[BEGIN]

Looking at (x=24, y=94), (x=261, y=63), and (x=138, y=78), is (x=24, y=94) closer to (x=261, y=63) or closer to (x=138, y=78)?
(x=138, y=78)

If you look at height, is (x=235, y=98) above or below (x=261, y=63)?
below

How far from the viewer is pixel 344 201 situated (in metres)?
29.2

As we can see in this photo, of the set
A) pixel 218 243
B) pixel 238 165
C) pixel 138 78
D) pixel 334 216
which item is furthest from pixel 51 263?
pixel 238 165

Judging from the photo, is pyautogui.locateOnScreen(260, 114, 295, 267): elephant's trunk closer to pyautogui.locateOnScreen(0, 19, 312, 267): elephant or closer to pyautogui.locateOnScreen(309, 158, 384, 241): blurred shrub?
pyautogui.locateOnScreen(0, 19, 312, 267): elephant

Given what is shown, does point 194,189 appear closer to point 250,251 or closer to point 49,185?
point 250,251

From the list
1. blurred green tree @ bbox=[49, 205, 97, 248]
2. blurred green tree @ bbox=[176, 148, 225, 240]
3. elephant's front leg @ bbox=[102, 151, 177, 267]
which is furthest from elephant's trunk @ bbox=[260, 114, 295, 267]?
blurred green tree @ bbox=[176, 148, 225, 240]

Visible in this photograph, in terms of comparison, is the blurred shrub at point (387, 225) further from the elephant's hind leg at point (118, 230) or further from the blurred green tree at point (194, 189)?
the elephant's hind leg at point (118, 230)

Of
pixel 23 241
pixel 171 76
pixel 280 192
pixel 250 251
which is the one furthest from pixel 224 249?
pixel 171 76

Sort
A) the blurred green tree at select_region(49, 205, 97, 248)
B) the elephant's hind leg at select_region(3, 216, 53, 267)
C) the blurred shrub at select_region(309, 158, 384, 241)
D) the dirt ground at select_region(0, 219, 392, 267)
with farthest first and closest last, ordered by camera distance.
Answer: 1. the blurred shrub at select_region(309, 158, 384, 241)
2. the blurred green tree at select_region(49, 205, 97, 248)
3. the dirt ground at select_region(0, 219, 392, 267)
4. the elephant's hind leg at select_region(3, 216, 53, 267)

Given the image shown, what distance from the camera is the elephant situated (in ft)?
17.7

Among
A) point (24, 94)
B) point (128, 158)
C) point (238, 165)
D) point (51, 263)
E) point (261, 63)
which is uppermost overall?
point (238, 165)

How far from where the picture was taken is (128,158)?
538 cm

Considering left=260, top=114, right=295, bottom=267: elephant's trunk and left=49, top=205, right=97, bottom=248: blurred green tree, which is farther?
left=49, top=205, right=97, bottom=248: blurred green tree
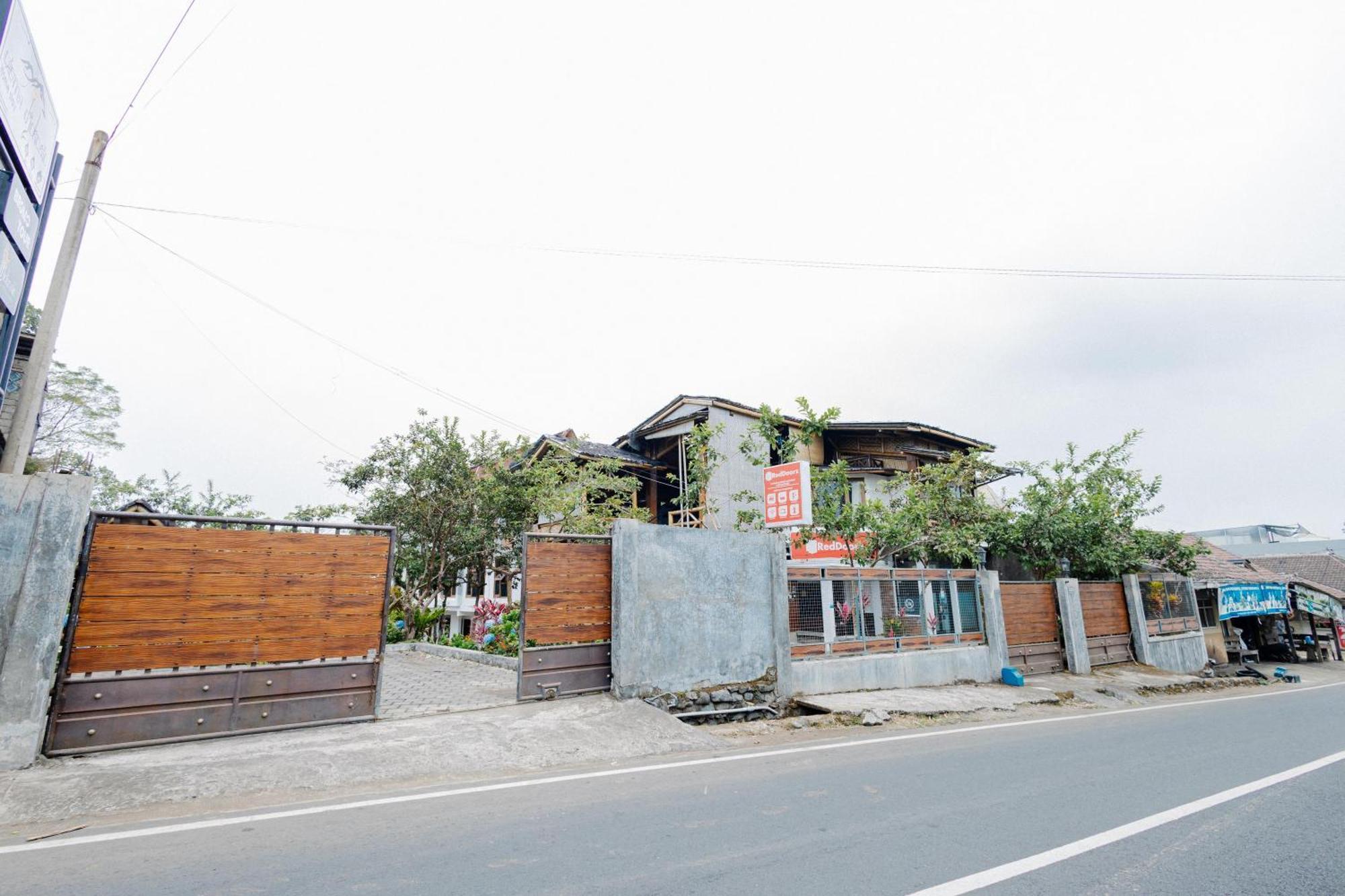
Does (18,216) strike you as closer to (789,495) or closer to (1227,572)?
(789,495)

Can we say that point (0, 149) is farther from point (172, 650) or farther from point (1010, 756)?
point (1010, 756)

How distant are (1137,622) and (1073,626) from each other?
369 cm

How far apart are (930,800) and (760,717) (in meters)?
4.63

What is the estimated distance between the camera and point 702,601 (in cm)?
950

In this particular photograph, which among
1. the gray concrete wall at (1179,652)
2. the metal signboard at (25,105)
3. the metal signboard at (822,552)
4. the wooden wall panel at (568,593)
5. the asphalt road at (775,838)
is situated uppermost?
the metal signboard at (25,105)

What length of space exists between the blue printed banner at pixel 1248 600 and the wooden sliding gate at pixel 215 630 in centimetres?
2787

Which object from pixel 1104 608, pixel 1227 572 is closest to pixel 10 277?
pixel 1104 608

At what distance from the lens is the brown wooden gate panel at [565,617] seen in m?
8.38

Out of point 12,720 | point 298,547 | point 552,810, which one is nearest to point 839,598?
point 552,810

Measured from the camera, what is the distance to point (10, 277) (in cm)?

[END]

| DIRECTIVE |
Reproduce all of the material above, substituting "paved street" for "asphalt road" and keeping everything else unchanged. Leave the pictures out.

| RESULT OF THE TASK |
Looking at (x=24, y=94), (x=261, y=63), and (x=138, y=78), is (x=24, y=94) closer to (x=261, y=63) or closer to (x=138, y=78)?
(x=138, y=78)

If you look at height, is (x=235, y=98) above or below (x=261, y=63)?
below

How far from the viewer is pixel 344 201 situated (in metres)?
29.2

As we can see in this photo, of the set
A) pixel 218 243
B) pixel 238 165
C) pixel 138 78
D) pixel 334 216
which item is furthest from pixel 51 263?
pixel 238 165

Judging from the photo, is pyautogui.locateOnScreen(260, 114, 295, 267): elephant's trunk closer to pyautogui.locateOnScreen(0, 19, 312, 267): elephant or closer to pyautogui.locateOnScreen(309, 158, 384, 241): blurred shrub?
pyautogui.locateOnScreen(0, 19, 312, 267): elephant

Given what is shown, does point 194,189 appear closer to point 250,251 or closer to point 49,185?
point 250,251

From the list
1. blurred green tree @ bbox=[49, 205, 97, 248]
2. blurred green tree @ bbox=[176, 148, 225, 240]
3. elephant's front leg @ bbox=[102, 151, 177, 267]
which is furthest from elephant's trunk @ bbox=[260, 114, 295, 267]?
blurred green tree @ bbox=[176, 148, 225, 240]

Visible in this photograph, in terms of comparison, is the blurred shrub at point (387, 225) further from the elephant's hind leg at point (118, 230) or further from the blurred green tree at point (194, 189)?
the elephant's hind leg at point (118, 230)

Of
pixel 23 241
pixel 171 76
pixel 280 192
pixel 250 251
which is the one furthest from pixel 224 249?
pixel 171 76

Sort
A) the blurred green tree at select_region(49, 205, 97, 248)
B) the elephant's hind leg at select_region(3, 216, 53, 267)
C) the blurred shrub at select_region(309, 158, 384, 241)
D) the dirt ground at select_region(0, 219, 392, 267)
with farthest first and closest last, ordered by camera distance.
Answer: 1. the blurred shrub at select_region(309, 158, 384, 241)
2. the blurred green tree at select_region(49, 205, 97, 248)
3. the dirt ground at select_region(0, 219, 392, 267)
4. the elephant's hind leg at select_region(3, 216, 53, 267)

Given the image shown, what distance from the camera is the elephant situated (in ft)?
17.7

Among
A) point (24, 94)
B) point (128, 158)
C) point (238, 165)
D) point (51, 263)
E) point (261, 63)
which is uppermost overall?
point (238, 165)

How far from where the picture was taken is (128,158)?
538 cm

Considering left=260, top=114, right=295, bottom=267: elephant's trunk and left=49, top=205, right=97, bottom=248: blurred green tree, which is farther?
left=49, top=205, right=97, bottom=248: blurred green tree
Does (18,216) strike you as closer to (789,495) or closer to (1227,572)?
(789,495)

Can we say that point (0, 149) is farther from point (172, 650) or farther from point (1010, 756)?
point (1010, 756)

How distant are (1137,622) and (1073,626) from each other?
369 cm

How far apart are (930,800) and (760,717) (in meters)?
4.63

What is the estimated distance between the camera and point 702,601 (in cm)?
950

In this particular photograph, which among
1. the gray concrete wall at (1179,652)
2. the metal signboard at (25,105)
3. the metal signboard at (822,552)
4. the wooden wall panel at (568,593)
5. the paved street at (775,838)
is situated uppermost?
the metal signboard at (25,105)

What length of space exists between the blue printed banner at pixel 1248 600 and the wooden sliding gate at pixel 215 630 in centimetres?
2787

Which object from pixel 1104 608, pixel 1227 572 is closest to pixel 10 277?
pixel 1104 608

At what distance from the lens is the brown wooden gate panel at [565,617] seen in m?
8.38

Out of point 12,720 | point 298,547 | point 552,810, which one is nearest to point 839,598?
point 552,810

Measured from the camera, what is the distance to point (10, 277) (in cm)?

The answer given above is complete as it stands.